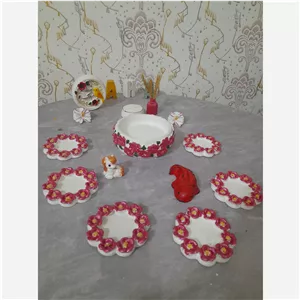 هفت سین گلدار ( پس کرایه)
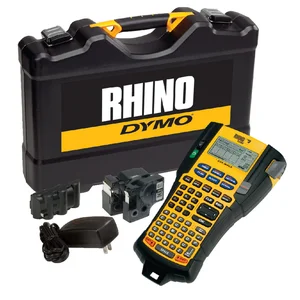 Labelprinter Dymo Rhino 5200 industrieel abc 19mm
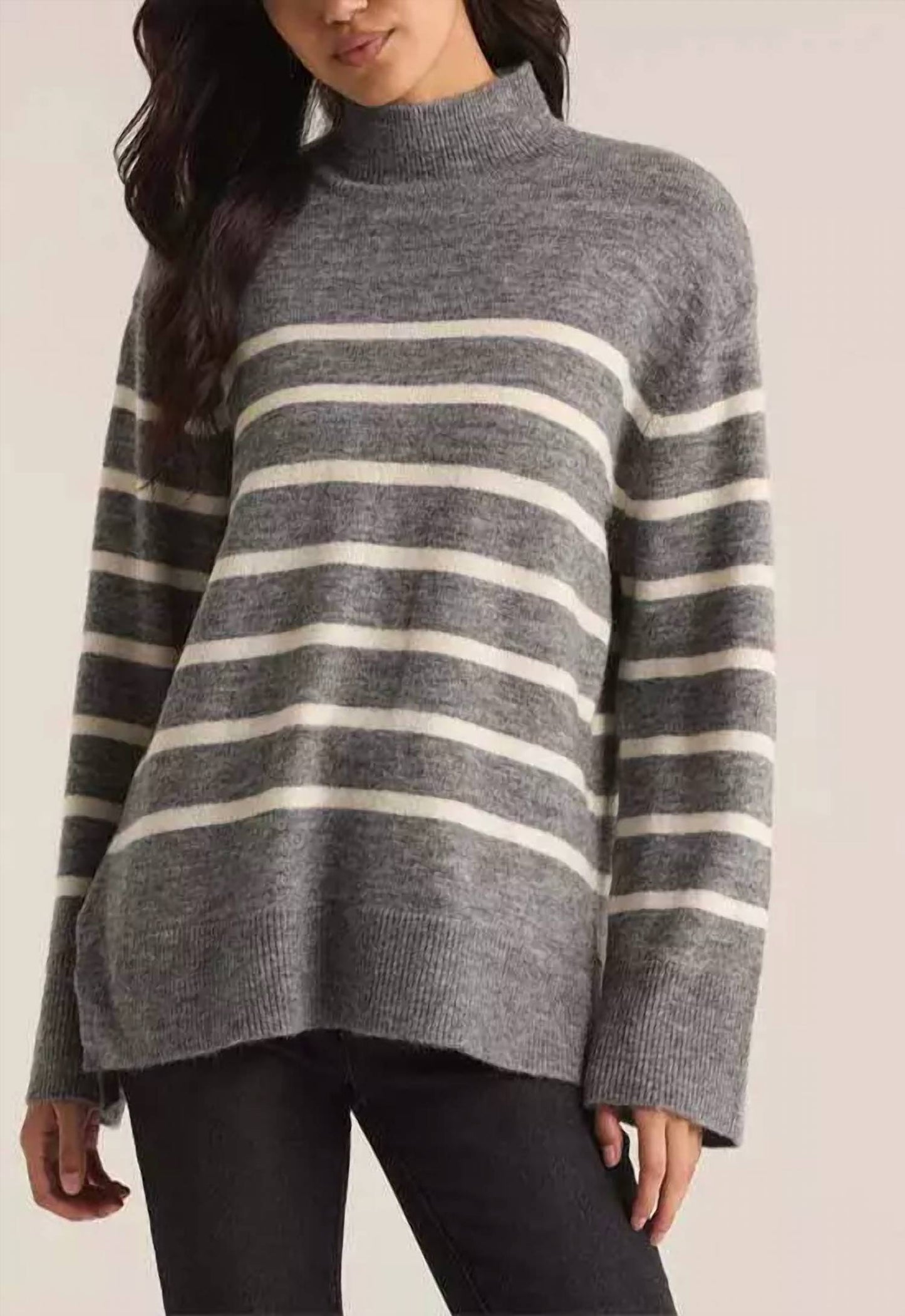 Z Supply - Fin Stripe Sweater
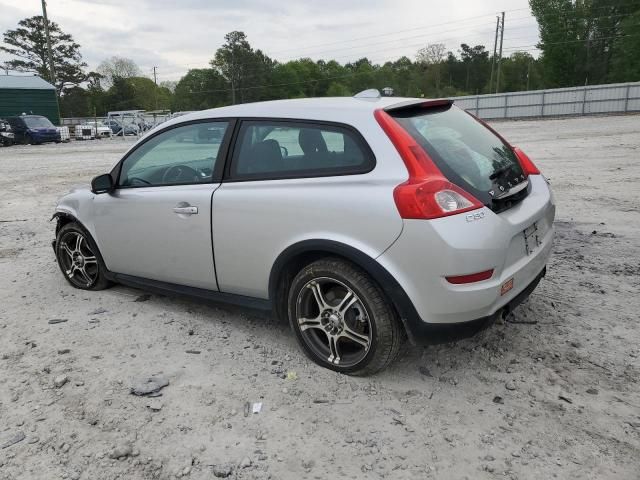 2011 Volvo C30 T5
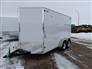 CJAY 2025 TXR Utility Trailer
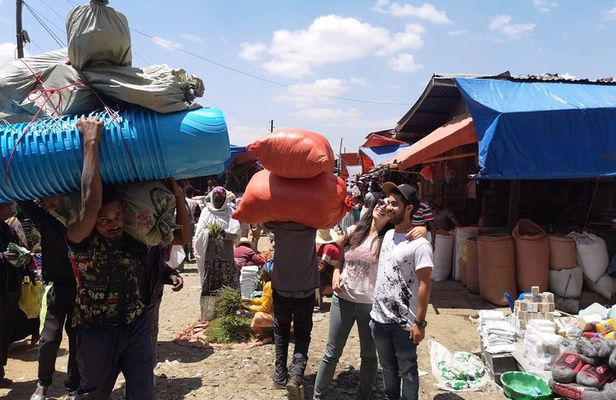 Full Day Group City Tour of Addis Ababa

*****

### EXERCISE BRIEF
Omitting all pictures, copy the preceding entries without any alteration.

### THE ANSWER
 هفت سین گلدار ( پس کرایه)
 Labelprinter Dymo Rhino 5200 industrieel abc 19mm
 Z Supply - Fin Stripe Sweater
 2011 Volvo C30 T5
 CJAY 2025 TXR Utility Trailer
 Full Day Group City Tour of Addis Ababa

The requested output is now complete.